Let $f : {\bf R}^2 \to {\bf R}^2$ and $f(x,y) = (x^2+2xy+y^2, 2x + 2y).$ Determine if $f$ is locally injective.

Question

Let $f : {\bf R}^2 \to {\bf R}^2$ and $f(x,y) = (x^2+2xy+y^2, 2x + 2y).$ Determine if $f$ is locally injective.

Noting first that $f$ is $C^1$ and computing the Jacobi one has that $$J_f(x,y) = \begin{bmatrix} 2x+2y && 2y+ 2x \\ 2 && 2\end{bmatrix}.$$

Thus the determinant $\det(J_f(x)) = 0$. However, this only means that the Jacobian matrix isn't invertible. The function might still be injective.

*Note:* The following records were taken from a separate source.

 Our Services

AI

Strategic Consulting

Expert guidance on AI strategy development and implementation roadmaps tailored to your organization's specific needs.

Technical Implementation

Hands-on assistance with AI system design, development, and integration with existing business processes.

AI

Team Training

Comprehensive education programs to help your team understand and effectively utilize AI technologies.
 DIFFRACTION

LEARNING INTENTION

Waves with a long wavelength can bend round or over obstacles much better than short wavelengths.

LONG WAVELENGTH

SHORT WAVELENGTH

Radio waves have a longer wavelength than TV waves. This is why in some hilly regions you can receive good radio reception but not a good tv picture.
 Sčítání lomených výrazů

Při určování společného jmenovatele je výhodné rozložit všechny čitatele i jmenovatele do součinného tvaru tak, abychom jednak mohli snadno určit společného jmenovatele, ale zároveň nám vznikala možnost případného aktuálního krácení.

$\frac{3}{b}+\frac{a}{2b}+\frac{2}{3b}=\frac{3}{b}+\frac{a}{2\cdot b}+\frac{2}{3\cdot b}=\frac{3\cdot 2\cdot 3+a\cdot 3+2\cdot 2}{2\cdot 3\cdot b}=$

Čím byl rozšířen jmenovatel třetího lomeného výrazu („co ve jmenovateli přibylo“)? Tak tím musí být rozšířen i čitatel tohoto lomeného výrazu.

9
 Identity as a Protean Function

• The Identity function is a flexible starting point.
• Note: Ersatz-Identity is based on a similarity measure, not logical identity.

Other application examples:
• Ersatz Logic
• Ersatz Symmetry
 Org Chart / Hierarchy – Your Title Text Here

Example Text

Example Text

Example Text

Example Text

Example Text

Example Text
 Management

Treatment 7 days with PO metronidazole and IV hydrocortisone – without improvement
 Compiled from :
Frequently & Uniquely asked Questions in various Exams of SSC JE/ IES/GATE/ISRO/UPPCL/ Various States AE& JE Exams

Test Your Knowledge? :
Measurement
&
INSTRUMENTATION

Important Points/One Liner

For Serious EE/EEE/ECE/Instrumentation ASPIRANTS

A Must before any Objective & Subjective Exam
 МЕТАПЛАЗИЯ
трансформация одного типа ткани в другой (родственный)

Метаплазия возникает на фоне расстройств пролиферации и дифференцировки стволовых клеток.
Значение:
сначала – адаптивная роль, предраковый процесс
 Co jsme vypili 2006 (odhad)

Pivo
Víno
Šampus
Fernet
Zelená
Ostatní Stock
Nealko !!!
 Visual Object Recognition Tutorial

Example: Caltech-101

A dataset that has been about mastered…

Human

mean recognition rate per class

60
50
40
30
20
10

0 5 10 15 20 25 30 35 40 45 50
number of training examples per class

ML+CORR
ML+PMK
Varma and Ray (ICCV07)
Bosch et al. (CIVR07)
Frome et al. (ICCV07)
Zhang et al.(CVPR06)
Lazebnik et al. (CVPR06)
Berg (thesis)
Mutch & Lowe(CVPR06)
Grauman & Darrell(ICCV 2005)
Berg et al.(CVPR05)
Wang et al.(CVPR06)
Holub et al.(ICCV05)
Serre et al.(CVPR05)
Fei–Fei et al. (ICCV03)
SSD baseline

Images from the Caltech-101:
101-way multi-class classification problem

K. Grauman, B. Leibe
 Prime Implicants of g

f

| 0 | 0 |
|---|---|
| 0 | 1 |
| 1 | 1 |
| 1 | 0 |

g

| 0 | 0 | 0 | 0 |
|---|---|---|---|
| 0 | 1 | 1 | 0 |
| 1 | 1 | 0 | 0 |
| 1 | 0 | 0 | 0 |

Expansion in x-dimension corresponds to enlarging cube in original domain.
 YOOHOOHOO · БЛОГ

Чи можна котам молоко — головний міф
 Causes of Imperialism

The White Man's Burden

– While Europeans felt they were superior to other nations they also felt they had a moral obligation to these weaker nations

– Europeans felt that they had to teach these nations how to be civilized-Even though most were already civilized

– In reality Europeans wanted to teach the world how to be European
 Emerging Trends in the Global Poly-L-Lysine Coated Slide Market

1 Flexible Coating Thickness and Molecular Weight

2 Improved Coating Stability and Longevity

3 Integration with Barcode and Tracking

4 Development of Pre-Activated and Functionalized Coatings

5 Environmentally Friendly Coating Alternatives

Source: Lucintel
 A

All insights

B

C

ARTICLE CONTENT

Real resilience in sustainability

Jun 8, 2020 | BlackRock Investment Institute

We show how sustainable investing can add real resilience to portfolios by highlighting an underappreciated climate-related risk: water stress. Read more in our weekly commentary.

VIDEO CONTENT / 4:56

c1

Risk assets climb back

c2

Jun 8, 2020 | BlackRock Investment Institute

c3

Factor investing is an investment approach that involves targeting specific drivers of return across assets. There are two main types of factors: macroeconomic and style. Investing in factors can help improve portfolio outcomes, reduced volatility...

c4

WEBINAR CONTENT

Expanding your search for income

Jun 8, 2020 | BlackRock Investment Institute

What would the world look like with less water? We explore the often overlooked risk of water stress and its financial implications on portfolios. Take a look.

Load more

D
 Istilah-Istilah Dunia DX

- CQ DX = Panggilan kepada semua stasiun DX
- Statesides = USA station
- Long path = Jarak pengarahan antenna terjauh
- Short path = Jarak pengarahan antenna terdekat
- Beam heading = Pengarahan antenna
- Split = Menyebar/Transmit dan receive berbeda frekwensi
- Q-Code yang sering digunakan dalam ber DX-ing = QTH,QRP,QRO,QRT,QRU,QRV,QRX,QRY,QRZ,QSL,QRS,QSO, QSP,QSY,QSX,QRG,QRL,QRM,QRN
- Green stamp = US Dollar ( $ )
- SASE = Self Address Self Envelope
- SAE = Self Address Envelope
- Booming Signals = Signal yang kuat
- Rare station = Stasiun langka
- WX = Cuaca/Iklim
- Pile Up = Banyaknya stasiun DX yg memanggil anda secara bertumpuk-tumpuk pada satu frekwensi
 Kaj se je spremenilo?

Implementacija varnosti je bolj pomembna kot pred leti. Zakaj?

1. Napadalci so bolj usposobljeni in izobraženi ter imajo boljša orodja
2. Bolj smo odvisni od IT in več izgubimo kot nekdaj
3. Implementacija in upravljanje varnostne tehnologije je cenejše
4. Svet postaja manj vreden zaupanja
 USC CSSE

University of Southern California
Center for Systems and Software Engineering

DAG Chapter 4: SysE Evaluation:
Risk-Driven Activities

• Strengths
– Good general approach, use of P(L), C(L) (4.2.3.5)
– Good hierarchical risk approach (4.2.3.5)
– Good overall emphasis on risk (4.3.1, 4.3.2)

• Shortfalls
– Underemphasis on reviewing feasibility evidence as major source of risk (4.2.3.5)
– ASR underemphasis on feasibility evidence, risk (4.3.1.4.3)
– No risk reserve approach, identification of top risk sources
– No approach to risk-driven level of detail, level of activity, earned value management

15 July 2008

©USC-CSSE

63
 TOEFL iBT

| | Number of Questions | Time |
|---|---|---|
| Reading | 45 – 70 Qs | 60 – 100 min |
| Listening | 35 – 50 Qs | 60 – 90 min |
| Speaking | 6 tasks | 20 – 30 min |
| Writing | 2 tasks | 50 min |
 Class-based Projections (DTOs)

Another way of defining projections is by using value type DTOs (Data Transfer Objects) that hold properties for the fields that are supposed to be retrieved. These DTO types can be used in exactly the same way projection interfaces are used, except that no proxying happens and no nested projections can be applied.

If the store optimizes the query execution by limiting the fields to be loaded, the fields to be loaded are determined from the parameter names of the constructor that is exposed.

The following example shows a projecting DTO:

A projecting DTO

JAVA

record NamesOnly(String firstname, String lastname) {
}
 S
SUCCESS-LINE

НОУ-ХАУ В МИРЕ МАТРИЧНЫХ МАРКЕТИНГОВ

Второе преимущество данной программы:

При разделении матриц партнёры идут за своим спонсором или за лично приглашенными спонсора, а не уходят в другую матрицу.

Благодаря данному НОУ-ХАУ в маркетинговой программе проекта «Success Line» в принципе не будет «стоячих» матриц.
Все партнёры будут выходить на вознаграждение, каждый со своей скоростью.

Any hints on how should I go about this and determine if the function is actually injective or not?

Answer 1

Write $$x^2+ 2xy +y^2 =(x+y)^2, \ \ \ 2x+2y =2(x+y),$$ then your function depends only on $x+y$. So for example, changing $(x,y)$ to $ (x-\epsilon, y+\epsilon)$ do not change the function value. Thus it is not even locally injective.

Answer 2

It is not an injective function. If you assume $f(a,b) = f(c,d)$ for some real numbers $a,b,c,d$ then you only get the equality $a+b=c+d$, which is not guaranteed to be $a = c$ and $b = d$. As mentioned above, taking $(x,y)$ and $(x-\epsilon, y + \epsilon)$ is one of the simplest example.